# Source excerpt:

Available code-generation parallism

I am interested in making my LLVM front-end multi-threaded in a way
similar to the GCC compiler server proposal and was wondering about the
extent that the LLVM passes support it.

Expression-at-a-time parallel construction:
If function definitions are built purely depth-first, such that the
parent pointers are not provided as they are created, what will break?
I noted that the function and module verifiers aren't complaining, at
least not yet. Is there a generic "fixup upward-pointing parent
pointers" pass that can be run afterwords? If not, do I need to
implement and perform that pass? I suspect that emitting code for
individual expressions in parallel will probably end up being too
fine-grained, which leads me to...

Function-at-a-time parallel construction:
Which (if any) LLVM objects support the object-level thread safety
guarantee? If I construct two separate function pass managers in
separate threads and use them to optimize and emit object code for
separate llvm::Function definitions in the program, will this work?
Same question for llvm::Modules.

Thanks,
-Jonathan Brandmeyer

Unfortunately, llvm code generator is not *yet* thread safe. My understanding is there isn't a huge amount of work to do to make it so but I don't have the details.

Evan

I am interested in making my LLVM front-end multi-threaded in a way
similar to the GCC compiler server proposal and was wondering about the
extent that the LLVM passes support it.

Do you have a link for this? I'm not familiar with any parallelism proposed by that project. My understanding was that it was mostly about sharing across invocations of the compiler.

Expression-at-a-time parallel construction:
If function definitions are built purely depth-first, such that the
parent pointers are not provided as they are created, what will break?
I noted that the function and module verifiers aren't complaining, at
least not yet. Is there a generic "fixup upward-pointing parent
pointers" pass that can be run afterwords? If not, do I need to
implement and perform that pass? I suspect that emitting code for
individual expressions in parallel will probably end up being too
fine-grained, which leads me to...

Are you talking about building your AST or about building LLVM IR. The rules for constructing your AST are pretty much defined by you. The rules for constructing LLVM IR are a bit more tricky. The most significant issue right now is that certain objects in LLVM IR are uniqued (like constants) and these have use/def chains. Since use/def chain updating is not atomic or locked, this means that you can't create llvm ir on multiple threads. This is something that I'm very much interested in solving someday, but no one is working on it at this time (that I'm aware of).

# Information supplied:
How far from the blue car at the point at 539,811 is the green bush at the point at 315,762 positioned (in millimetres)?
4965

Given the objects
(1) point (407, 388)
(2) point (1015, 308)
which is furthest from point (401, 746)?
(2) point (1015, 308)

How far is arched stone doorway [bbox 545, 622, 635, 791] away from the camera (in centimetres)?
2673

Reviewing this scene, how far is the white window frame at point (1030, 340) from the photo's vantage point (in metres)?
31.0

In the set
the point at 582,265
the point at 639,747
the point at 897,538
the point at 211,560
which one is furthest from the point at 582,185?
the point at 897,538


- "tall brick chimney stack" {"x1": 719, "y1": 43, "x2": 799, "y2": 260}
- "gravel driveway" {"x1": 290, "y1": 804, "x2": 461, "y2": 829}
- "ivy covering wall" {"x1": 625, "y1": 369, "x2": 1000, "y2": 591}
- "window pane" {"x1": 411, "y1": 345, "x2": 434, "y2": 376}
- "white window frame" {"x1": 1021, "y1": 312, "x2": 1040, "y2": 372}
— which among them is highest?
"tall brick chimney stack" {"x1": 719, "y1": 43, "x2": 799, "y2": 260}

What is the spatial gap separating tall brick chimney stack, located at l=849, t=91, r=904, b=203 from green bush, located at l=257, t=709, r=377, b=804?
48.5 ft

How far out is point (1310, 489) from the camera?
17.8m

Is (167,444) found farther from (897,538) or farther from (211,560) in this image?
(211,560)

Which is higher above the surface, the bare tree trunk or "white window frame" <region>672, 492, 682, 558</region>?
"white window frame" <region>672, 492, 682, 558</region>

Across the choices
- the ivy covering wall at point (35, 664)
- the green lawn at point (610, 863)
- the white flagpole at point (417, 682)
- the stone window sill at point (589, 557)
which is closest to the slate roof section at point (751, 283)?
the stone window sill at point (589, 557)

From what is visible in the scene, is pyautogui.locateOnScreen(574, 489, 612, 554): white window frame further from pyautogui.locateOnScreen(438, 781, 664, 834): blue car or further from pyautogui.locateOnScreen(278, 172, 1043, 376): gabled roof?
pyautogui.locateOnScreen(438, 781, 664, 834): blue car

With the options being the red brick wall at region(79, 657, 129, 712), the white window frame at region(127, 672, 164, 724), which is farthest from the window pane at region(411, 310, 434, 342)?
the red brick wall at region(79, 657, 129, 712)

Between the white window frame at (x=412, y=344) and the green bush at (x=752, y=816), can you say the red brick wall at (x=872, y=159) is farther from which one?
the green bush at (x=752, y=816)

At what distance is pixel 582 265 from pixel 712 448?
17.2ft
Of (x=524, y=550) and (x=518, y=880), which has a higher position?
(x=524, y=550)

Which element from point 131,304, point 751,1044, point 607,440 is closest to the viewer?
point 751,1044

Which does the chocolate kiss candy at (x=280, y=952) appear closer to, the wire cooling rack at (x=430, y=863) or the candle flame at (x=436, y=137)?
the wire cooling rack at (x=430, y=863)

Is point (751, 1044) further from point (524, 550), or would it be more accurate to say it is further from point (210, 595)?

# Set problem A:
Answer these from the code-generation parallelism thread:
(i) According to Evan, what part of LLVM is not yet thread safe?
(ii) Which kind of object does the later reply give as an example of the uniqued objects in LLVM IR?
(iii) What does the original poster report about the function and module verifiers so far?
# Set problem B:
Write out the passage of the code-generation parallelism thread starting with "Do you have" and going on through "of the compiler.".
# Set problem C:
Carry the code-generation parallelism thread forward from the point where it ends.

# Task result A:
(i) The LLVM code generator.
(ii) Constants.
(iii) They aren't complaining, at least not yet.

# Task result B:
Do you have a link for this? I'm not familiar with any parallelism proposed by that project. My understanding was that it was mostly about sharing across invocations of the compiler.

# Task result C:
Function-at-a-time parallel construction:
Which (if any) LLVM objects support the object-level thread safety
guarantee? If I construct two separate function pass managers in
separate threads and use them to optimize and emit object code for
separate llvm::Function definitions in the program, will this work?
Same question for llvm::Modules.

Unfortunately, for the above reason... basically none. The LLVM code generators are actually very close to being able to run in parallel. The major issue is that they run a few llvm IR level passes first (LSR and codegen prepare) that hack on LLVM IR before the code generators run. Because of this, they inherit the limitations of LLVM IR passes. Very long term, I'd really like to make the code generator not affect the LLVM IR being put into them, but this is not likely to happen anytime in the near future.

If you're interested in this, tackling the use/def atomicity issues would be a great place to start.

-Chris

> I am interested in making my LLVM front-end multi-threaded in a way
> similar to the GCC compiler server proposal and was wondering about
> the
> extent that the LLVM passes support it.

Do you have a link for this? I'm not familiar with any parallelism
proposed by that project. My understanding was that it was mostly
about sharing across invocations of the compiler.

> Expression-at-a-time parallel construction:
> If function definitions are built purely depth-first, such that the
> parent pointers are not provided as they are created, what will break?
> I noted that the function and module verifiers aren't complaining, at
> least not yet. Is there a generic "fixup upward-pointing parent
> pointers" pass that can be run afterwords? If not, do I need to
> implement and perform that pass? I suspect that emitting code for
> individual expressions in parallel will probably end up being too
> fine-grained, which leads me to...

Are you talking about building your AST or about building LLVM IR.
The rules for constructing your AST are pretty much defined by you.
The rules for constructing LLVM IR are a bit more tricky. The most
significant issue right now is that certain objects in LLVM IR are
uniqued (like constants) and these have use/def chains. Since use/def
chain updating is not atomic or locked, this means that you can't
create llvm ir on multiple threads. This is something that I'm very
much interested in solving someday, but no one is working on it at
this time (that I'm aware of).

What about "inventing" pseudo-constants (which point to the right
thing) and build the piece of IR with them. When done, grab mutex and
RAUW it in. Alternatively, submit to a privileged thread that performs
the RAUW.
The trick is to prepare the def/use chain(s) to a degree that the
mutex is only held a minimal time. If only IR-builder threads are
running concurrently there is no danger that a real constant vanishes,
leaving behind a stale reference from a pseudo-constant.

Any major headaches I have ignored?

Cheers,

   Gabor

That could work. It would also have to be done for global values as well, and inline asm objects etc. However, I don't see any show-stoppers. The implementation could be tricky, but a nice property of your approach is that the single threaded case could be made particularly fast (instead of doing atomic ops or locking always).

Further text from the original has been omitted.